答えは実はシンプル、あなたの発するひと言を変えるだけだ。周囲を緊張させたり、気持ちを萎えさせたりするNGな言葉から、その場の空気をあたたかくするひと言、自然な会話を生む言葉へと切り替えてみよう。
そこでいま話題を呼んでいるのが、3万人に「人と話すとき」の対話術を指導してきた人気ファシリテーション塾塾長の中島崇学氏の著書『一流ファシリテーターの 空気を変えるすごいひと言――打ち合わせ、会議、面談、勉強会、雑談でも使える43のフレーズ』だ。
今回は、同書から特別に抜粋。答えるのが難しい質問をされたときの、ヘンな空気にならない答え方を紹介する。
重要な質問に無理して結論を言ってしまうと……
質問が出てくると、自分が答えなくてはいけないと思いがちです。
しかし、重要な問いほどすぐには答えが出ません。
それでも「聞かれているのだから、無理矢理にでも答えを出さないと!」と思ってしまうものです。
×「結論的には、こうです」
答えをはぐらかすのも避けたい
しかし、答えの良し悪しにかかわらず誰かが何かしらの結論を言ってしまうと、ほかの人たちの「自分で考える姿勢」を損ないますし、意欲までそぐことになります。
また、その結論に対してメンバーが反発すれば、対立を招きかねません。そうなると勝つか負けるかの場になってしまいます。
とはいえ、はっきり返事をせずにはぐらかすようなことも避けたいところです。
×「難しいですね。どうお答えしましょうかね」
あえて相手に委ねてみる
それよりも、「簡単に答えが出ない重要なこと」だからこそ、あえて答えず、相手を信じて委ねるほうが、信頼関係を築けるのではないでしょうか。
大切なのは答えを急ぐことではなく、問題意識をもって考えてもらうことです。そこで、私はこんなひと言をおすすめしています。

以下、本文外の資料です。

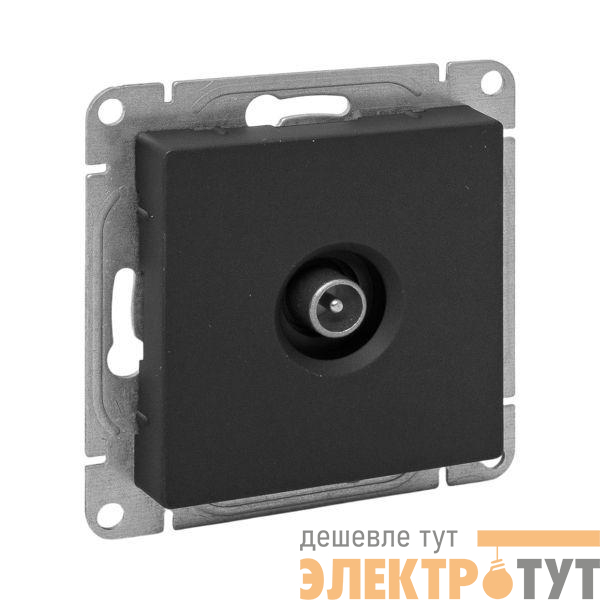 Розетка телевизионная проходная TV СП Эпика механизм черн. EKF UP1-SOB-TV-2
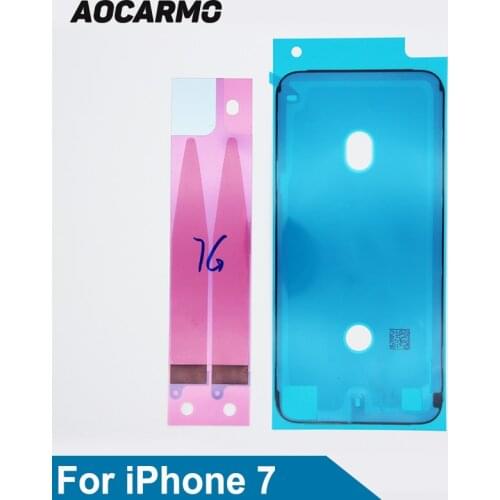 Aocarmo Black/White LCD Display Screen Adhesive + Battery Anti-Static Sticker Glue Tape For iPhone 7 4.7" 7G Replacement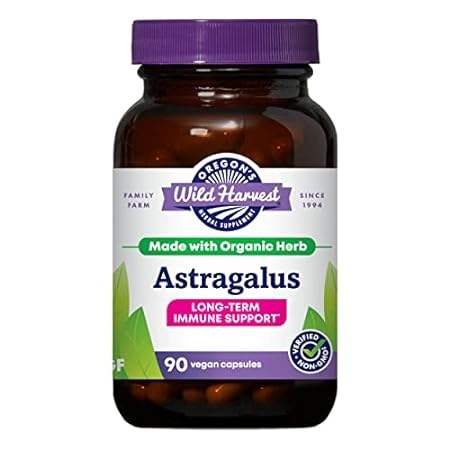 Oregon's Wild Harvest, Certified Organic Astragalus Capsu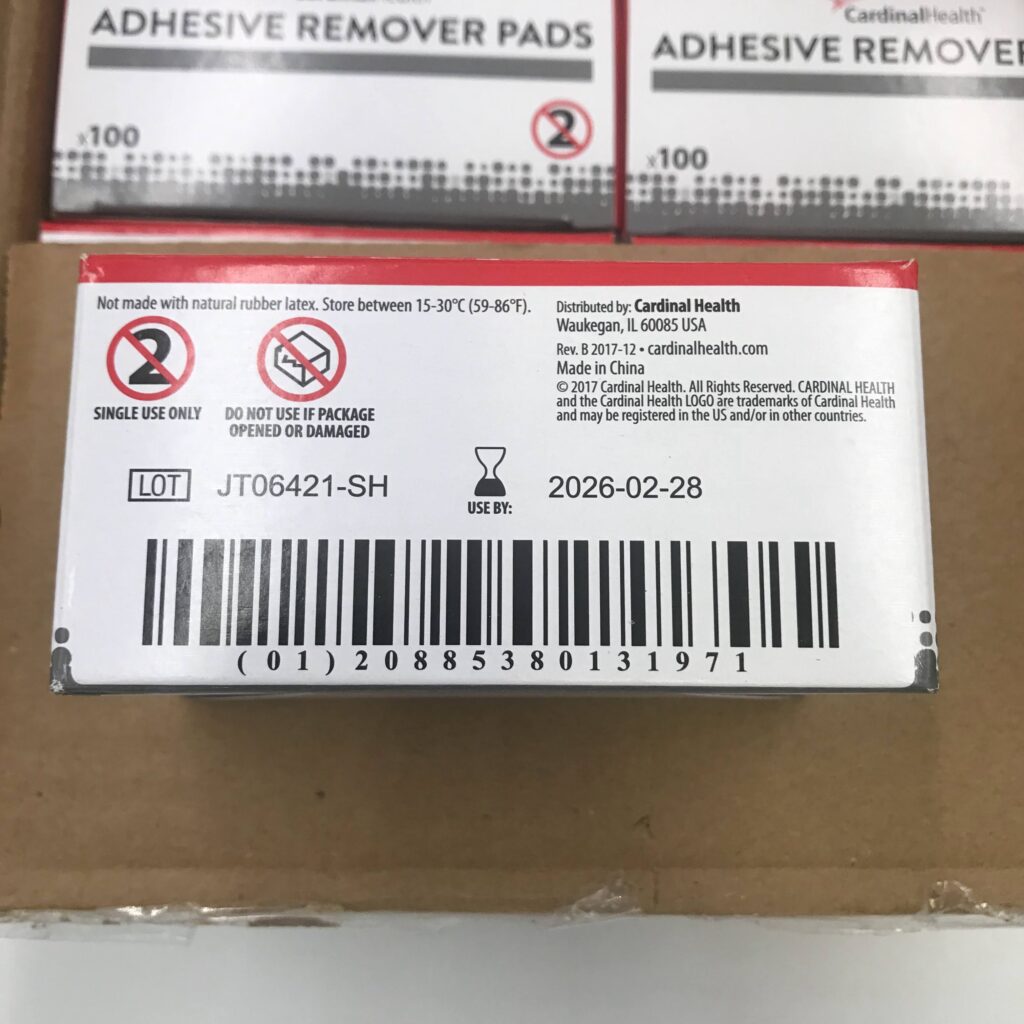 Cardinal Health MWADHRM Adhesive Remover Pads (100/Box) (20 Boxes/Case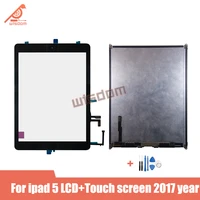 full new 9 7 inch oem lcd display screen oem touch screen for ipad 5 5th generation 2017 a1822 a1823 free tools 100 tested lcd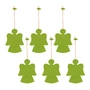 HEY-SIGN - Angel pendant, May green (set of 6)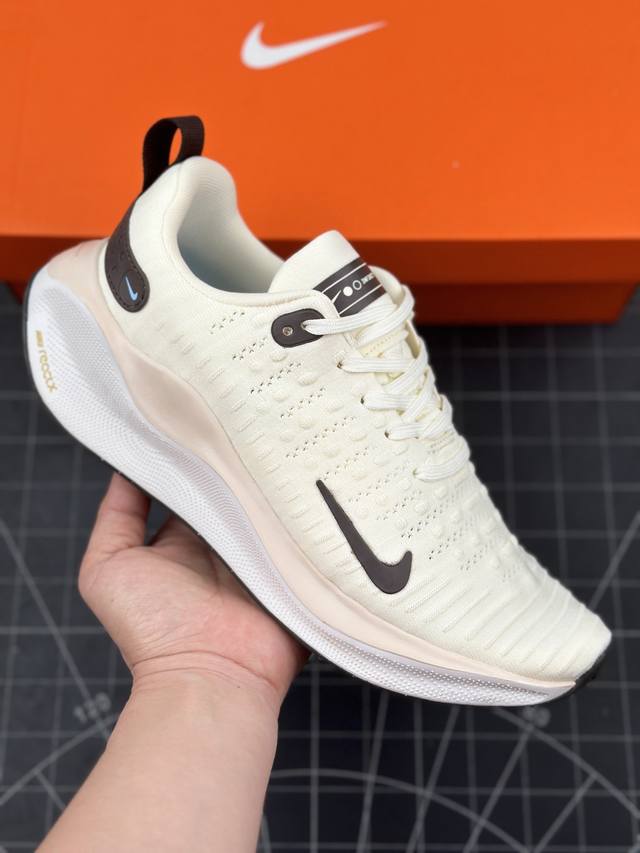 核心私 Nike React X Infinity Run 4 耐克全新编织面专业缓震跑鞋 #鞋款缓震系统的设计理念借鉴了react Infinity Run跑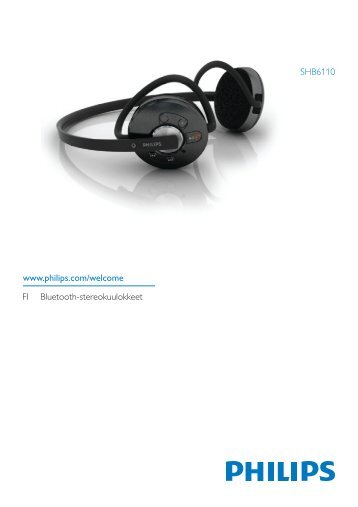 Philips Casque stÃ©rÃ©o avec micro Bluetooth - Mode dâemploi - FIN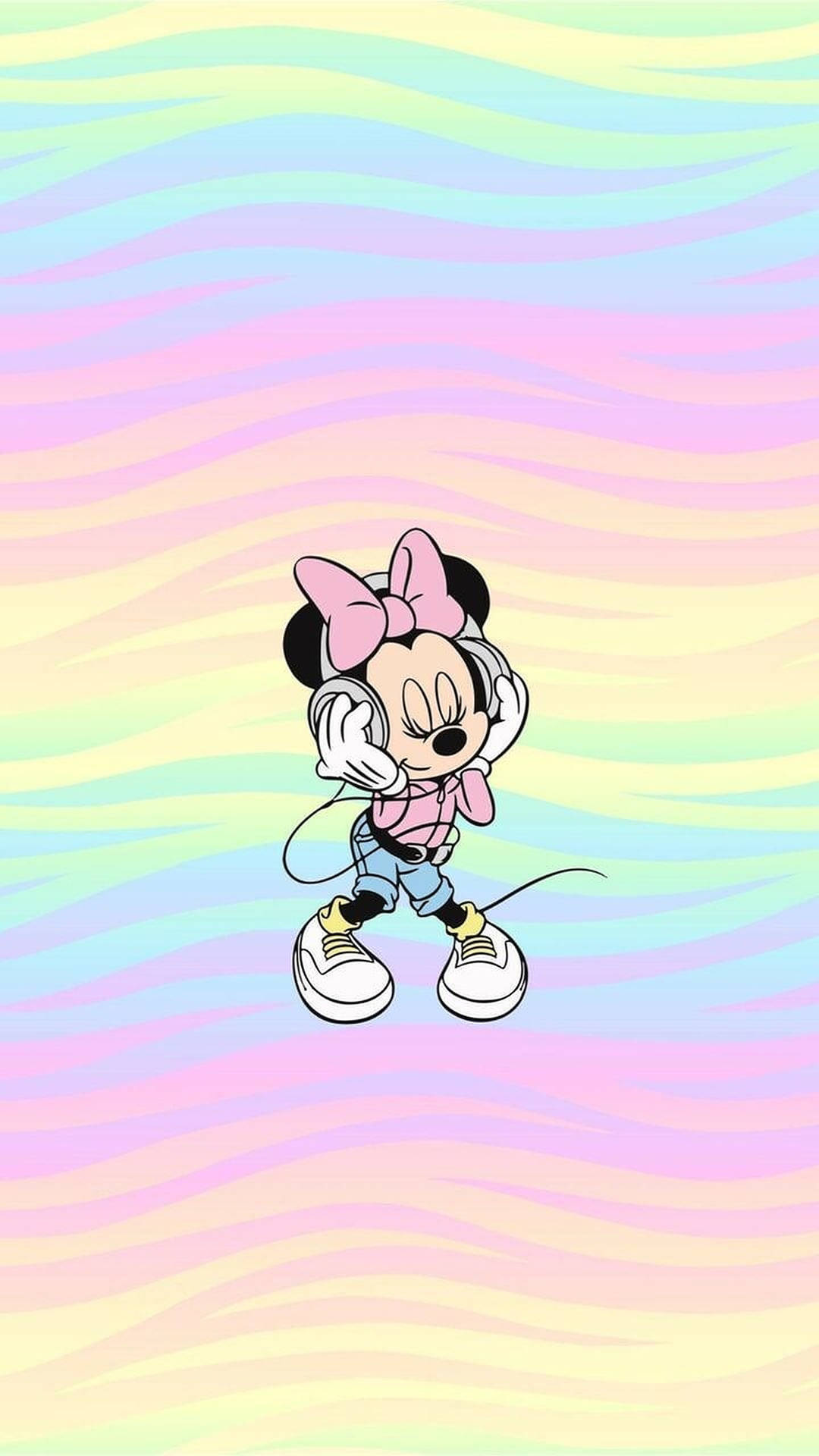 1440X2560 Pastel Rainbow Wallpaper and Background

○「その問いをもってこの時間を過ごすと、気づきのギフトが多くなると思いますよ」
〇「その問いをもって過ごしてみると発見が多そうですね」
簡単に答えを出さない姿勢が求められている
「経験学習」の提唱者として知られるデイヴィッド・コルブは、人が経験を通して学習する際、4つのプロセスを繰り返すことが必要だと述べています。(*)
具体的な経験
内省的検討(考察)
抽象的な思考
積極的な行動
この4つのプロセスを味わうには、問いをもつことが不可欠です。
良い問いをもって生きることは、それだけ気づきの多い人生になります。すぐに答えを出さなくてもよい安心感にもつながります。
私たちは安易に答えを出さない姿勢を身につけるべきなのかもしれません。
**この記事は、『一流ファシリテーターの 空気を変えるすごいひと言――打ち合わせ、会議、面談、勉強会、雑談でも使える43のフレーズ』(ダイヤモンド社刊)を再編集したものです。